Abstract : F.3
Comparison of stable boundary layer evolution in a small basin and over the surrounding plain

Maura Hahnenberger, C. David Whiteman, Sebastian W. Hoch
mhahn@met.utah.edu
University of Utah

During October 2006 a major field campaign, the Meteor Crater Experiment (METCRAX), took place in the Arizona Meteor Crater about 65 km east of Flagstaff, AZ. One of the main goals of the experiment was to better understand the cold pool build up and break up in this small idealized basin during periods with weak external forcing. Measurements were taken of both the vertical structure inside the crater and over the surrounding flat plain during several Intensive Observational Periods (IOPs). The ambient conditions for these IOPs ranged from quiescent nights to nights with higher wind speeds and more turbulence.

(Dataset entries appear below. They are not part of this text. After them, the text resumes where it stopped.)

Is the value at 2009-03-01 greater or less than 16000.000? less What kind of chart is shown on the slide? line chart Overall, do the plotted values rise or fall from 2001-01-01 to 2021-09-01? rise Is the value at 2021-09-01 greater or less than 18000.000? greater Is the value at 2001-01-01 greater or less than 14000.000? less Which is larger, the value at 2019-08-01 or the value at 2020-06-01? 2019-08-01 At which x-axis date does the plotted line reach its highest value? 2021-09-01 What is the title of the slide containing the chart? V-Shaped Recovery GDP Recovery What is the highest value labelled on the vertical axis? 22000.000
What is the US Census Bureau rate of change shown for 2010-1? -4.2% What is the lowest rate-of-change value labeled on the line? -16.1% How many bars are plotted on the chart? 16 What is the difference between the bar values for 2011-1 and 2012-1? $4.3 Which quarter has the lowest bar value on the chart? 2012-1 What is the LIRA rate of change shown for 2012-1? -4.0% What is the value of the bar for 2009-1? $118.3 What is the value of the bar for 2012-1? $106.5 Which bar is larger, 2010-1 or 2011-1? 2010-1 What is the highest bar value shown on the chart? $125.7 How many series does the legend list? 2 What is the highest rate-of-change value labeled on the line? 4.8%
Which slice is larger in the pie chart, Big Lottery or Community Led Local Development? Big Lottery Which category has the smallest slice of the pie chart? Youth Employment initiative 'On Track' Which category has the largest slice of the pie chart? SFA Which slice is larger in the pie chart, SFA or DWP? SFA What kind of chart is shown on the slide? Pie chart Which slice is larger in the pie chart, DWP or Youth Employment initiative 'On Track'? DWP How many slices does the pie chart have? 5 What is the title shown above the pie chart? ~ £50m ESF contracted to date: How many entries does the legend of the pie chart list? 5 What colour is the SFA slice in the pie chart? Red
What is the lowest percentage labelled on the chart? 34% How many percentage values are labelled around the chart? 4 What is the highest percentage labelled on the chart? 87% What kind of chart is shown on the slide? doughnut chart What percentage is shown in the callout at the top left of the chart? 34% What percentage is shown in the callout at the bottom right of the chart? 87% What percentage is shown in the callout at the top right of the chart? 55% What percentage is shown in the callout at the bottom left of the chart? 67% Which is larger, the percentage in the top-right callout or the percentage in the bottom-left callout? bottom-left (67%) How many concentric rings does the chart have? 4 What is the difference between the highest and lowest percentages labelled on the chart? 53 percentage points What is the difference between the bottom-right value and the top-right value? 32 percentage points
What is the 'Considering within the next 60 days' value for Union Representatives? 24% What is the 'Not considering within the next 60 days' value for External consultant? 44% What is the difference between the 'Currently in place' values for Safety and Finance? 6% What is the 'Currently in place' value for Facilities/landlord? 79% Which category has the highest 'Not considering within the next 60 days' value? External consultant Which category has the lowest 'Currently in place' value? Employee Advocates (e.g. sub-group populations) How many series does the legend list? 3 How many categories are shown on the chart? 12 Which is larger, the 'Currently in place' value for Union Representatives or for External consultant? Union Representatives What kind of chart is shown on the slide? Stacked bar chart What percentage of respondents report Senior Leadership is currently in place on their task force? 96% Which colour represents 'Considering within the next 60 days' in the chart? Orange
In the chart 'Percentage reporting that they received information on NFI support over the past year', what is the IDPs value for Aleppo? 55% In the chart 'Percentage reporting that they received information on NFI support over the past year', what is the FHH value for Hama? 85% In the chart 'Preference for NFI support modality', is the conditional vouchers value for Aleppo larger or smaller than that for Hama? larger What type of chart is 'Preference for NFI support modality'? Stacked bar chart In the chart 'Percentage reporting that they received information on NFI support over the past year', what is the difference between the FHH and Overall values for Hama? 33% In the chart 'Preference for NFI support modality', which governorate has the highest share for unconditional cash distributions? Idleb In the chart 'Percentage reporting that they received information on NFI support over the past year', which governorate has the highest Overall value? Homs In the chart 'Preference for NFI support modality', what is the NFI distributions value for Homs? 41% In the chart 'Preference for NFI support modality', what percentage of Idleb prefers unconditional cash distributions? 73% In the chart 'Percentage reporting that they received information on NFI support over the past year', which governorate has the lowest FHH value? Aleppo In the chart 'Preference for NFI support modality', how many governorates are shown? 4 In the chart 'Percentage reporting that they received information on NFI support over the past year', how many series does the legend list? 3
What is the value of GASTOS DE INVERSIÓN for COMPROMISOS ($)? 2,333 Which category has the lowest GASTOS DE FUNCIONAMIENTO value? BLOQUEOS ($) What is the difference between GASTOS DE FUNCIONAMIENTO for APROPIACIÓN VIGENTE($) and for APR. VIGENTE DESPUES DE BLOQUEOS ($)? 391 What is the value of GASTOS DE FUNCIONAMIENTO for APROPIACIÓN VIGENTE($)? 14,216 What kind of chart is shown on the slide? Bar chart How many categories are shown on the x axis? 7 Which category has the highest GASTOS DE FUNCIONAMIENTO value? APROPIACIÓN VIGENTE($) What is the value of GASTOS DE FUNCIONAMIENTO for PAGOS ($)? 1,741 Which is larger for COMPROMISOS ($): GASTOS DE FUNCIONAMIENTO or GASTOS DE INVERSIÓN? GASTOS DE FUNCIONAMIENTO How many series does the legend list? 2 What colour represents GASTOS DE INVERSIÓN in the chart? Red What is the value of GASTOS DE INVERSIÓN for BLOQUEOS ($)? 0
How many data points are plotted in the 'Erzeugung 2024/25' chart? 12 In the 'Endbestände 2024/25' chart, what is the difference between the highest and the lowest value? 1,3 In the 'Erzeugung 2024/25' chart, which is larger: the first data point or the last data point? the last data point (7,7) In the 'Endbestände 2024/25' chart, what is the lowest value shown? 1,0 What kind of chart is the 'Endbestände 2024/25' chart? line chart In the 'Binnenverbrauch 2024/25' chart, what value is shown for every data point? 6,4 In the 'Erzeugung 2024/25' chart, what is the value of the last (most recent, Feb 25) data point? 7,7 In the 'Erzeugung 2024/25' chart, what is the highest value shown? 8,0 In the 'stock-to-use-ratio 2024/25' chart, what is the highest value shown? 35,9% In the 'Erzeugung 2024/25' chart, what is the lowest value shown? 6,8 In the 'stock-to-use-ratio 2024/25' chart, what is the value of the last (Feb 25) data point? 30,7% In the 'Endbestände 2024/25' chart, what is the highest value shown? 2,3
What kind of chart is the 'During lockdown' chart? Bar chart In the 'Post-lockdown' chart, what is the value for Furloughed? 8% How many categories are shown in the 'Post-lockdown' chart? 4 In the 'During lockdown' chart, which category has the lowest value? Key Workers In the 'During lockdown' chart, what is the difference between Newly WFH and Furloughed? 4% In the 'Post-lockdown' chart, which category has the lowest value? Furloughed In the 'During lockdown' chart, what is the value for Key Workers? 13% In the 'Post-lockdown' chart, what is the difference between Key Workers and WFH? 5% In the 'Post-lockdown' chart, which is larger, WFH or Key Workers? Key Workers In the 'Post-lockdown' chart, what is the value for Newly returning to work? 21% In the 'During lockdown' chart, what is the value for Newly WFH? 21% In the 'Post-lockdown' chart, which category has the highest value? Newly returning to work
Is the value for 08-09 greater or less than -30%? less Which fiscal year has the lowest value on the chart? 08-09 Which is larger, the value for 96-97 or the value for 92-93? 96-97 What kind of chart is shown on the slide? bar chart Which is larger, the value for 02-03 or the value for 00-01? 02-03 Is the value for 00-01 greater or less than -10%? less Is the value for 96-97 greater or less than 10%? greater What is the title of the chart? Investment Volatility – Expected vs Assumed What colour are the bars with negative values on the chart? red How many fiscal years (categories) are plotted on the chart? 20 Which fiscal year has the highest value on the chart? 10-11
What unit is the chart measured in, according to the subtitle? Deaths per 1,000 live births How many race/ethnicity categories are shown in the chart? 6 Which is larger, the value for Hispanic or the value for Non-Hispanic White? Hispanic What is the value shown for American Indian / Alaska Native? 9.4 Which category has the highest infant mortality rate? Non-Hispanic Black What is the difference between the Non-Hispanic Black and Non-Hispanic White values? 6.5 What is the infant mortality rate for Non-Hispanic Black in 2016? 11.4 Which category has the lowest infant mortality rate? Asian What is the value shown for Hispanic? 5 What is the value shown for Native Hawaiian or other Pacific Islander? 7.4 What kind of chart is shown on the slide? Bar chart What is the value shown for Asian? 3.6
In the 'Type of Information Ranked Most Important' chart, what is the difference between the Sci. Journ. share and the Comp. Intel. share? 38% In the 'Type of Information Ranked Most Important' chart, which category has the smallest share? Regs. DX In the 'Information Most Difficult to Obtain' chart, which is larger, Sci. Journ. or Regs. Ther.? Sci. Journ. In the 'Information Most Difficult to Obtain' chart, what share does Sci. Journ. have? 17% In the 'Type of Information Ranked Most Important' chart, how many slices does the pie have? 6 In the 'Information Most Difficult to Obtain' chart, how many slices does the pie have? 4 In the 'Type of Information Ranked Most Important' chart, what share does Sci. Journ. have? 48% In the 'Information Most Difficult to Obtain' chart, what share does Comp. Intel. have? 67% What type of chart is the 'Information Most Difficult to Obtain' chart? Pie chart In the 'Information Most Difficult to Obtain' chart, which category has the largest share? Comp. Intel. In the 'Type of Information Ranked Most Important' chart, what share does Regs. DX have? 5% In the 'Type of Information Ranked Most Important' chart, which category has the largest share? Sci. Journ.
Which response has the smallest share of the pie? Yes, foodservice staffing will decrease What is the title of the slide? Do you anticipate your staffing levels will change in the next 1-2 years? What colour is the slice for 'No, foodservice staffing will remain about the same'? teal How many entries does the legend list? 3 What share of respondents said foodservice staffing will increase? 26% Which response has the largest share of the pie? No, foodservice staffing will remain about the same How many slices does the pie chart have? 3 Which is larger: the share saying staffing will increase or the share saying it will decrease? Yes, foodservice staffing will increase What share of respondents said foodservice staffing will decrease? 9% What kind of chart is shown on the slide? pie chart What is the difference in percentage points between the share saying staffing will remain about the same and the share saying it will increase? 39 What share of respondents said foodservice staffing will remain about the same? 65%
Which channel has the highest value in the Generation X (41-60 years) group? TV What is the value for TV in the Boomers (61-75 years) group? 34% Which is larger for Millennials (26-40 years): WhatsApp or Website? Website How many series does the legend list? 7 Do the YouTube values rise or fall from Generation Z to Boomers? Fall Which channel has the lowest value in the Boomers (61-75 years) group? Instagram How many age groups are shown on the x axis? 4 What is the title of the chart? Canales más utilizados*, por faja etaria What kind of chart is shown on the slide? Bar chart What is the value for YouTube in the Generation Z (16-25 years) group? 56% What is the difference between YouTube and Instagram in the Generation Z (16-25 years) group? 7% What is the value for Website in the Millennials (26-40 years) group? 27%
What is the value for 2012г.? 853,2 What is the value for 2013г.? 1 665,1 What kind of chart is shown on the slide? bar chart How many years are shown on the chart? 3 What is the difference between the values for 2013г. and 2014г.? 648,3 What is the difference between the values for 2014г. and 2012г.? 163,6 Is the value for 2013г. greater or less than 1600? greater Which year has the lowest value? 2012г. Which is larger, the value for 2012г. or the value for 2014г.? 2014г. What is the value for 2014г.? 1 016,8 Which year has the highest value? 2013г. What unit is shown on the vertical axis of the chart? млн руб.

A quantitative comparison of plain and basin boundary layer cooling rates and magnitudes has never previously been undertaken. Here, we will investigate IOPs with strong, moderate, and weak external forcing and will compare the inversion structures and strengths between the plain and basin. This information will help us understand the differences between inversion formation and development in small basins and adjacent flat plains and the temporal evolution of cooling rates. We find that there is enhanced cooling in the crater atmosphere leading to colder temperatures within the crater compared to temperatures at the same elevation over the surrounding plain. These differences in temperature structure vary with ambient wind speed. Higher wind speeds lead to more advection and mixing both in the crater and over the surrounding plain. The radiative and non-radiative energy budgets are evaluated to determine reasons for the timing and rates of cooling.